[INSTRUCTIONS TO FOLLOW] Echo back, unchanged, the part of the items below that opens with the line containing "At what depth" and runs through the end of the items.

[DATA LINES]
>>>
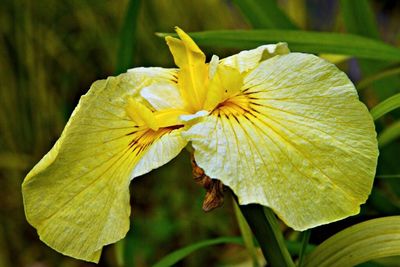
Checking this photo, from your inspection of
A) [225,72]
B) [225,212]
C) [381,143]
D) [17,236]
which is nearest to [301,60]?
[225,72]

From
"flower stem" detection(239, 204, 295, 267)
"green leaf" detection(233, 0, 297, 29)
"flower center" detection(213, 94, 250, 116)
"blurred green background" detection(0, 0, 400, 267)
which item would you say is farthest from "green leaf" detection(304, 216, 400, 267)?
"blurred green background" detection(0, 0, 400, 267)

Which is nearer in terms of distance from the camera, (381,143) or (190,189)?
(381,143)

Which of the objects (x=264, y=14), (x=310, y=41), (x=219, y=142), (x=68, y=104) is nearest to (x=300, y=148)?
(x=219, y=142)

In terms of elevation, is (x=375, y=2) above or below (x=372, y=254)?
below

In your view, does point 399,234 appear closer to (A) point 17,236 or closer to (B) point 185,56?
(B) point 185,56

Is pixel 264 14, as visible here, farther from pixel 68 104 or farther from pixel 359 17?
pixel 68 104

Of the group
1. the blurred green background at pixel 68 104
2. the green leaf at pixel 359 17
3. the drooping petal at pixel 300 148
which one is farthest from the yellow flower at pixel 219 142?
the blurred green background at pixel 68 104

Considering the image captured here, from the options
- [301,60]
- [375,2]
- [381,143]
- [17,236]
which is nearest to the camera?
[301,60]
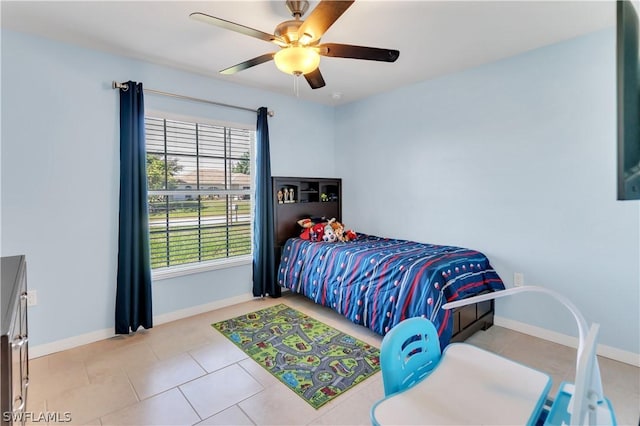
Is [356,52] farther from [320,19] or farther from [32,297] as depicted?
[32,297]

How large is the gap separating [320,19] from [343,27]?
758 millimetres

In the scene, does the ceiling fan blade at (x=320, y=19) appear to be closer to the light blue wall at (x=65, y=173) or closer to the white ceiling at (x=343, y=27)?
the white ceiling at (x=343, y=27)

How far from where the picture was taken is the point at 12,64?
2318mm

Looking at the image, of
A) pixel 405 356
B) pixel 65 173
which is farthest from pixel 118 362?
pixel 405 356

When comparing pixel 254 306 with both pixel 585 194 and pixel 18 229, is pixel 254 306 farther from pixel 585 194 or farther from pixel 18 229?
pixel 585 194

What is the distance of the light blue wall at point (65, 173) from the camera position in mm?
2342

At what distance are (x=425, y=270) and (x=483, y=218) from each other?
3.44 feet

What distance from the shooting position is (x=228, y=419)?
5.81 ft

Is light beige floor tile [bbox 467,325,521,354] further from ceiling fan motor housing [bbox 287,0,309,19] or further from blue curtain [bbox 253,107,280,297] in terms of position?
ceiling fan motor housing [bbox 287,0,309,19]

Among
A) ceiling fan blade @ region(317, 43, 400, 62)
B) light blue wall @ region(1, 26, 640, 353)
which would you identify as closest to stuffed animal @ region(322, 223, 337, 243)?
light blue wall @ region(1, 26, 640, 353)

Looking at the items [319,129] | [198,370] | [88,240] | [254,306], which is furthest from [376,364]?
[319,129]

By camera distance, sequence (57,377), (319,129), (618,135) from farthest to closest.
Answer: (319,129) → (57,377) → (618,135)

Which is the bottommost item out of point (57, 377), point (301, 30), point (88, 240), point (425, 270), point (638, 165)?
point (57, 377)

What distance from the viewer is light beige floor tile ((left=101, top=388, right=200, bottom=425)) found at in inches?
69.1
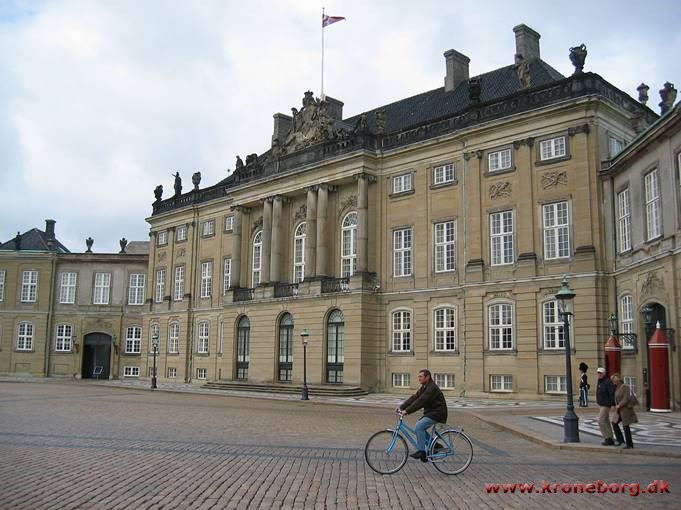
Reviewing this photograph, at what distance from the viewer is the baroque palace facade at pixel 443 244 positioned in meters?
33.0

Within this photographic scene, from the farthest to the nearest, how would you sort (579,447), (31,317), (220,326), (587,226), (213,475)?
(31,317) → (220,326) → (587,226) → (579,447) → (213,475)

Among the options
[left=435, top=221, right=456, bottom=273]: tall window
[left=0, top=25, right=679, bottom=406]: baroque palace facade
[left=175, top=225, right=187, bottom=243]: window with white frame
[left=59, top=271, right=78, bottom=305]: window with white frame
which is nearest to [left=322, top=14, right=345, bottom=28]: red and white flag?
[left=0, top=25, right=679, bottom=406]: baroque palace facade

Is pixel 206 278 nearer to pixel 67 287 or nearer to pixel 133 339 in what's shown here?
pixel 133 339

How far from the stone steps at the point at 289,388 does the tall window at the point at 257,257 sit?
780 cm

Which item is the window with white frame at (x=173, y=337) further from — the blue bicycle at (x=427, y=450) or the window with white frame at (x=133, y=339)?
the blue bicycle at (x=427, y=450)

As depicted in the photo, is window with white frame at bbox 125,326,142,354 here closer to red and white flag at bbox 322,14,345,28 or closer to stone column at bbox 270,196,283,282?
stone column at bbox 270,196,283,282

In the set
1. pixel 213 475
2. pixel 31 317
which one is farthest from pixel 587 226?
pixel 31 317

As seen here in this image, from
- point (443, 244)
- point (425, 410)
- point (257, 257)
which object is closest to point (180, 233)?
point (257, 257)

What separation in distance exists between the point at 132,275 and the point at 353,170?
33.2 meters

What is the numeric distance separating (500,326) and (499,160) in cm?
880

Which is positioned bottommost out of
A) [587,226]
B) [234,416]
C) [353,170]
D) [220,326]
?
[234,416]

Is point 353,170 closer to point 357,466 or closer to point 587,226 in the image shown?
point 587,226

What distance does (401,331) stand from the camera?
134 ft

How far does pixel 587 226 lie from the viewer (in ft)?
109
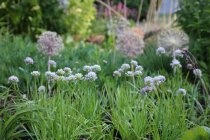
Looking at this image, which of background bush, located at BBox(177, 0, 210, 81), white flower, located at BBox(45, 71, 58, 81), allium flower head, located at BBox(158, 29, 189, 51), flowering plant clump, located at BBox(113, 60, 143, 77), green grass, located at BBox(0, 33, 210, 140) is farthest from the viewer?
allium flower head, located at BBox(158, 29, 189, 51)

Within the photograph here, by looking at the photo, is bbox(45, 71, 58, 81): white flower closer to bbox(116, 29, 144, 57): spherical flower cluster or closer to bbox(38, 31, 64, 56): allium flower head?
bbox(38, 31, 64, 56): allium flower head

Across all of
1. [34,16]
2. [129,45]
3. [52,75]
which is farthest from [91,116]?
[34,16]

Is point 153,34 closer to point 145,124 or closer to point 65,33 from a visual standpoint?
point 65,33

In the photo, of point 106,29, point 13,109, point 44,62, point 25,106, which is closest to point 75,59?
point 44,62

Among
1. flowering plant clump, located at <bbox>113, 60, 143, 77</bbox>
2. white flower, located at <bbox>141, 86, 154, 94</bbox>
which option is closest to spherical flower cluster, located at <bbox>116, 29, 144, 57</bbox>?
flowering plant clump, located at <bbox>113, 60, 143, 77</bbox>

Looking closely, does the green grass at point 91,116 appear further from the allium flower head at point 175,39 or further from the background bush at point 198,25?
the allium flower head at point 175,39

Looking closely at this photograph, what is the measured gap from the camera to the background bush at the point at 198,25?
423 centimetres

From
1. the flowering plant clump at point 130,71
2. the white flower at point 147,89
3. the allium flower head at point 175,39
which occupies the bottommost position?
the white flower at point 147,89

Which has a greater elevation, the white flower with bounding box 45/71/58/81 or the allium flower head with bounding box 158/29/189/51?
the allium flower head with bounding box 158/29/189/51

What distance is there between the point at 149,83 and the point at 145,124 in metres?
0.27

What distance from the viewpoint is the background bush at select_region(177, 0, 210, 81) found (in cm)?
423

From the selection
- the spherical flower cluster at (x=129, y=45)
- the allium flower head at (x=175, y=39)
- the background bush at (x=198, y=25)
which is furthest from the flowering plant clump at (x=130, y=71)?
the allium flower head at (x=175, y=39)

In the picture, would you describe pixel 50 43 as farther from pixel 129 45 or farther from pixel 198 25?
pixel 198 25

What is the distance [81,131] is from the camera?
2549 mm
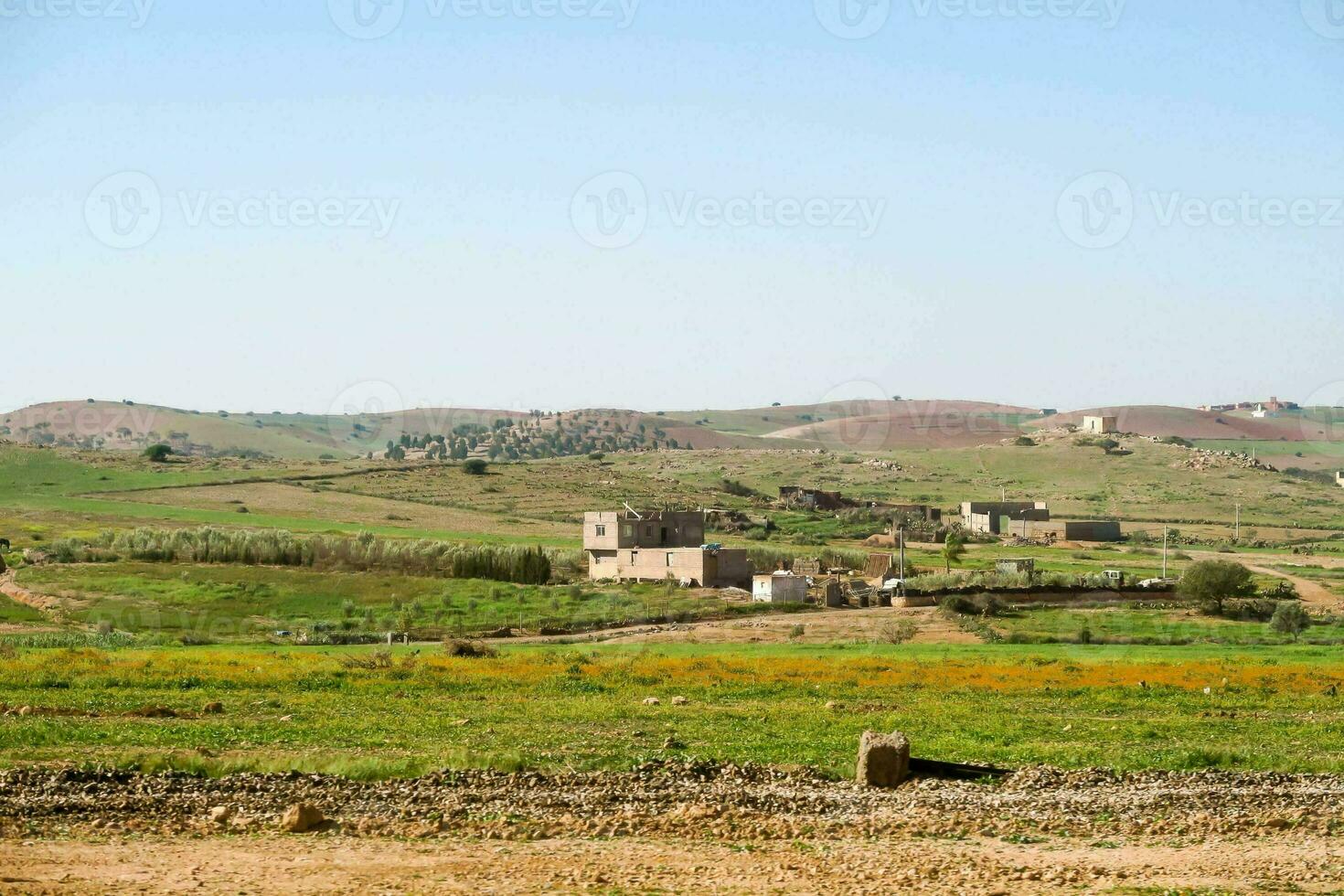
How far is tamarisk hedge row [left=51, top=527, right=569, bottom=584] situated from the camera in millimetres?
72625

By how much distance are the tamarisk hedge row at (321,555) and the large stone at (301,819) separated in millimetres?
57035

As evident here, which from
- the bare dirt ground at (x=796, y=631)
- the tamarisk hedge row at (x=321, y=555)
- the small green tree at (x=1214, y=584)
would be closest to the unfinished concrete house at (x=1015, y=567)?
the small green tree at (x=1214, y=584)

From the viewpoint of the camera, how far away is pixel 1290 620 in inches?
2221

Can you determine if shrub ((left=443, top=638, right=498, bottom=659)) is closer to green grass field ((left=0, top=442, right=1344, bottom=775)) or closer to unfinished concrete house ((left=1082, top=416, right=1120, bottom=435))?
green grass field ((left=0, top=442, right=1344, bottom=775))

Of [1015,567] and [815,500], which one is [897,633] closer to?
[1015,567]

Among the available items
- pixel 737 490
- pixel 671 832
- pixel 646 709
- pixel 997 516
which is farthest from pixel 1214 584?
pixel 737 490

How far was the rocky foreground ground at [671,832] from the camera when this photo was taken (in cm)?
1348

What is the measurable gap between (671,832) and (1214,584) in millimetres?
54451

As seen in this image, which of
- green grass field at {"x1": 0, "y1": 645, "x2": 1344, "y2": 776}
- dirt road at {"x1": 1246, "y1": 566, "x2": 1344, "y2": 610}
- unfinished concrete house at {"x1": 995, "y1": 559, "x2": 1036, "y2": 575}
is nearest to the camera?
green grass field at {"x1": 0, "y1": 645, "x2": 1344, "y2": 776}

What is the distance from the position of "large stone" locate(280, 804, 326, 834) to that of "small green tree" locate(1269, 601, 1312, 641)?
1859 inches

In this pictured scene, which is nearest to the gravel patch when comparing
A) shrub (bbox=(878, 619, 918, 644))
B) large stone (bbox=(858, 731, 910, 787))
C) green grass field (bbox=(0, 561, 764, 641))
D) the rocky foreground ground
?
the rocky foreground ground

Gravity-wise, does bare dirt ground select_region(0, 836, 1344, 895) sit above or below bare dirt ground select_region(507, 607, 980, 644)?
above

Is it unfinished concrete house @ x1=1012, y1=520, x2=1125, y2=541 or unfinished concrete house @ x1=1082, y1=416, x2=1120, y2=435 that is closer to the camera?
unfinished concrete house @ x1=1012, y1=520, x2=1125, y2=541

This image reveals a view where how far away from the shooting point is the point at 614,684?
3253 centimetres
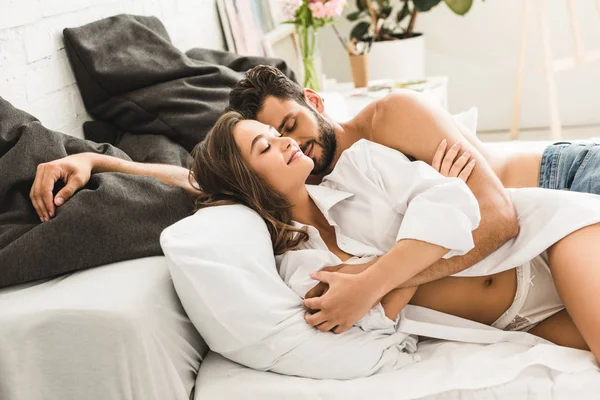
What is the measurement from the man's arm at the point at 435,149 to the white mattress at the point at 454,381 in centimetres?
21

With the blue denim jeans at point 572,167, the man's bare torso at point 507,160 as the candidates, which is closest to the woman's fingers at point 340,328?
the man's bare torso at point 507,160

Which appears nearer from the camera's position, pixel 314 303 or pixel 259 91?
pixel 314 303

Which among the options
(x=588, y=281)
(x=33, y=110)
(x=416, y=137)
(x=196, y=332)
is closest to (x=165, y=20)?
(x=33, y=110)

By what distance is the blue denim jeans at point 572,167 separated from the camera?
166cm

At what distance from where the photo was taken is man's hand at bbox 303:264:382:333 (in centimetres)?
129

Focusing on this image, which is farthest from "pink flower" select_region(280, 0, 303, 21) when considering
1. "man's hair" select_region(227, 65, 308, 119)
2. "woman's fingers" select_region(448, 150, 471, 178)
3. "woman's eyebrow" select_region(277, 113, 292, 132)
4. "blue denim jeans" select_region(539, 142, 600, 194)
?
"woman's fingers" select_region(448, 150, 471, 178)

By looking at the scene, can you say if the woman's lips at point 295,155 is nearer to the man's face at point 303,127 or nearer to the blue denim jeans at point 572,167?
the man's face at point 303,127

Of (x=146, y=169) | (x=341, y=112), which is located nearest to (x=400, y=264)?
(x=146, y=169)

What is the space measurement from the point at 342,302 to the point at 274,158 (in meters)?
0.38

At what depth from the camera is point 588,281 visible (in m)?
1.28

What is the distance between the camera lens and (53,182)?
1327 millimetres

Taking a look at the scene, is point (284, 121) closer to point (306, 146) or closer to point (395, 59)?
point (306, 146)

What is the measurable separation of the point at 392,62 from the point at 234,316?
2655 mm

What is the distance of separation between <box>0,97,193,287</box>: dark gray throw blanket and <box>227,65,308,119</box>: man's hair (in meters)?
0.38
<<<
[FULL OUTPUT]
At what depth from the camera is point 588,281 visible (in m)?
1.28

What is the distance between the camera lens and (53,182)?
1327 millimetres

Taking a look at the scene, is point (284, 121) closer to point (306, 146) or closer to point (395, 59)?
point (306, 146)

What is the measurable separation of the point at 392,62 from the point at 234,316?
2655 mm

What is the distance of separation between <box>0,97,193,287</box>: dark gray throw blanket and <box>227,65,308,119</box>: man's hair (in meters)?
0.38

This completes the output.